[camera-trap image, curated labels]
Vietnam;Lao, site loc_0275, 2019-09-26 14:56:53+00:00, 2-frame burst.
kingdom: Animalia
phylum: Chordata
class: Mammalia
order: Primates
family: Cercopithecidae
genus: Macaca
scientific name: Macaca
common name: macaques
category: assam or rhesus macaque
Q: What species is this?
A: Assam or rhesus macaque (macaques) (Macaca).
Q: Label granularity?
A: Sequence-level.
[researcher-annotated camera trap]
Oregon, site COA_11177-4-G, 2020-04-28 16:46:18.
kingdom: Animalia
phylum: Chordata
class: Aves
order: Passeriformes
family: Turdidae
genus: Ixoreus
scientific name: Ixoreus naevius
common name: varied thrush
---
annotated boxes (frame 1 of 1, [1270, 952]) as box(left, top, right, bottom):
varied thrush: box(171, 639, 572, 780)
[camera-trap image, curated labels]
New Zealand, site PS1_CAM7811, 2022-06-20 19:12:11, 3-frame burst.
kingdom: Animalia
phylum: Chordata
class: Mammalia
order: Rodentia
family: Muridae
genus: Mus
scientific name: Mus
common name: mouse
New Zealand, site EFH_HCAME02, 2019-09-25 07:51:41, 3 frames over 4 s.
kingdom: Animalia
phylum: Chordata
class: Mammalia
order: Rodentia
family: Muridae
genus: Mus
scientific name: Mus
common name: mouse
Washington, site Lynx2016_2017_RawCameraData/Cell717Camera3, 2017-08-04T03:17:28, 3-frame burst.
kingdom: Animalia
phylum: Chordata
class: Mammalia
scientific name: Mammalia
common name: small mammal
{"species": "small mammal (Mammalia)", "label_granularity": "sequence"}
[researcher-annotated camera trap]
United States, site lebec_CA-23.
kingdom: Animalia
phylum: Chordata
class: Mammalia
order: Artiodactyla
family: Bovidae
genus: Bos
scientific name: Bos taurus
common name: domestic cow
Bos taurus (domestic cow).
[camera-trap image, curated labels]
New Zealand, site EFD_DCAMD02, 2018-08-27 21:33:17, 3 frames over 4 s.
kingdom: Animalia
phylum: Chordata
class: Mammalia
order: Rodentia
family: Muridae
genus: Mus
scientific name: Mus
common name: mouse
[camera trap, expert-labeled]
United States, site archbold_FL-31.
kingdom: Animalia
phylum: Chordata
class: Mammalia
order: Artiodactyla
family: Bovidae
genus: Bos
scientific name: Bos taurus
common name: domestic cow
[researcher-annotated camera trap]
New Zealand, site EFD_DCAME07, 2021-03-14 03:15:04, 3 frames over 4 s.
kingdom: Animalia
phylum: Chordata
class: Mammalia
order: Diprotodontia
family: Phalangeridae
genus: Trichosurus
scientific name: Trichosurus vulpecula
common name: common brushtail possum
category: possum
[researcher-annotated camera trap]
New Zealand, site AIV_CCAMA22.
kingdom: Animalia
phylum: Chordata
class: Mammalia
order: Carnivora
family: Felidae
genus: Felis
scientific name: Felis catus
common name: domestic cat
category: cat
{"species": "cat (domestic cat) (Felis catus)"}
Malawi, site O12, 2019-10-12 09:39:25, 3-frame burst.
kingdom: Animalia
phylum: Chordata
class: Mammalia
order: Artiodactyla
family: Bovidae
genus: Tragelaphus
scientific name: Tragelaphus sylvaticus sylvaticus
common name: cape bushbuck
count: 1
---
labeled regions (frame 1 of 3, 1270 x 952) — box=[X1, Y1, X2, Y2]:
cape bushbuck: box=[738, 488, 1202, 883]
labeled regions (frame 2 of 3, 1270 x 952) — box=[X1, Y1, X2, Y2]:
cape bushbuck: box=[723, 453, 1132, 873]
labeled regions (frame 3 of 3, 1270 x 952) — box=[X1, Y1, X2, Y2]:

§ What the task requires
An exact reproduction of all the entries above is the expected answer.

§ Output of the exercise
[camera-trap image, curated labels]
Vietnam;Lao, site loc_0275, 2019-09-26 14:56:53+00:00, 2-frame burst.
kingdom: Animalia
phylum: Chordata
class: Mammalia
order: Primates
family: Cercopithecidae
genus: Macaca
scientific name: Macaca
common name: macaques
category: assam or rhesus macaque
Q: What species is this?
A: Assam or rhesus macaque (macaques) (Macaca).
Q: Label granularity?
A: Sequence-level.
[researcher-annotated camera trap]
Oregon, site COA_11177-4-G, 2020-04-28 16:46:18.
kingdom: Animalia
phylum: Chordata
class: Aves
order: Passeriformes
family: Turdidae
genus: Ixoreus
scientific name: Ixoreus naevius
common name: varied thrush
---
annotated boxes (frame 1 of 1, [1270, 952]) as box(left, top, right, bottom):
varied thrush: box(171, 639, 572, 780)
[camera-trap image, curated labels]
New Zealand, site PS1_CAM7811, 2022-06-20 19:12:11, 3-frame burst.
kingdom: Animalia
phylum: Chordata
class: Mammalia
order: Rodentia
family: Muridae
genus: Mus
scientific name: Mus
common name: mouse
New Zealand, site EFH_HCAME02, 2019-09-25 07:51:41, 3 frames over 4 s.
kingdom: Animalia
phylum: Chordata
class: Mammalia
order: Rodentia
family: Muridae
genus: Mus
scientific name: Mus
common name: mouse
Washington, site Lynx2016_2017_RawCameraData/Cell717Camera3, 2017-08-04T03:17:28, 3-frame burst.
kingdom: Animalia
phylum: Chordata
class: Mammalia
scientific name: Mammalia
common name: small mammal
{"species": "small mammal (Mammalia)", "label_granularity": "sequence"}
[researcher-annotated camera trap]
United States, site lebec_CA-23.
kingdom: Animalia
phylum: Chordata
class: Mammalia
order: Artiodactyla
family: Bovidae
genus: Bos
scientific name: Bos taurus
common name: domestic cow
Bos taurus (domestic cow).
[camera-trap image, curated labels]
New Zealand, site EFD_DCAMD02, 2018-08-27 21:33:17, 3 frames over 4 s.
kingdom: Animalia
phylum: Chordata
class: Mammalia
order: Rodentia
family: Muridae
genus: Mus
scientific name: Mus
common name: mouse
[camera trap, expert-labeled]
United States, site archbold_FL-31.
kingdom: Animalia
phylum: Chordata
class: Mammalia
order: Artiodactyla
family: Bovidae
genus: Bos
scientific name: Bos taurus
common name: domestic cow
[researcher-annotated camera trap]
New Zealand, site EFD_DCAME07, 2021-03-14 03:15:04, 3 frames over 4 s.
kingdom: Animalia
phylum: Chordata
class: Mammalia
order: Diprotodontia
family: Phalangeridae
genus: Trichosurus
scientific name: Trichosurus vulpecula
common name: common brushtail possum
category: possum
[researcher-annotated camera trap]
New Zealand, site AIV_CCAMA22.
kingdom: Animalia
phylum: Chordata
class: Mammalia
order: Carnivora
family: Felidae
genus: Felis
scientific name: Felis catus
common name: domestic cat
category: cat
{"species": "cat (domestic cat) (Felis catus)"}
Malawi, site O12, 2019-10-12 09:39:25, 3-frame burst.
kingdom: Animalia
phylum: Chordata
class: Mammalia
order: Artiodactyla
family: Bovidae
genus: Tragelaphus
scientific name: Tragelaphus sylvaticus sylvaticus
common name: cape bushbuck
count: 1
---
labeled regions (frame 1 of 3, 1270 x 952) — box=[X1, Y1, X2, Y2]:
cape bushbuck: box=[738, 488, 1202, 883]
labeled regions (frame 2 of 3, 1270 x 952) — box=[X1, Y1, X2, Y2]:
cape bushbuck: box=[723, 453, 1132, 873]
labeled regions (frame 3 of 3, 1270 x 952) — box=[X1, Y1, X2, Y2]:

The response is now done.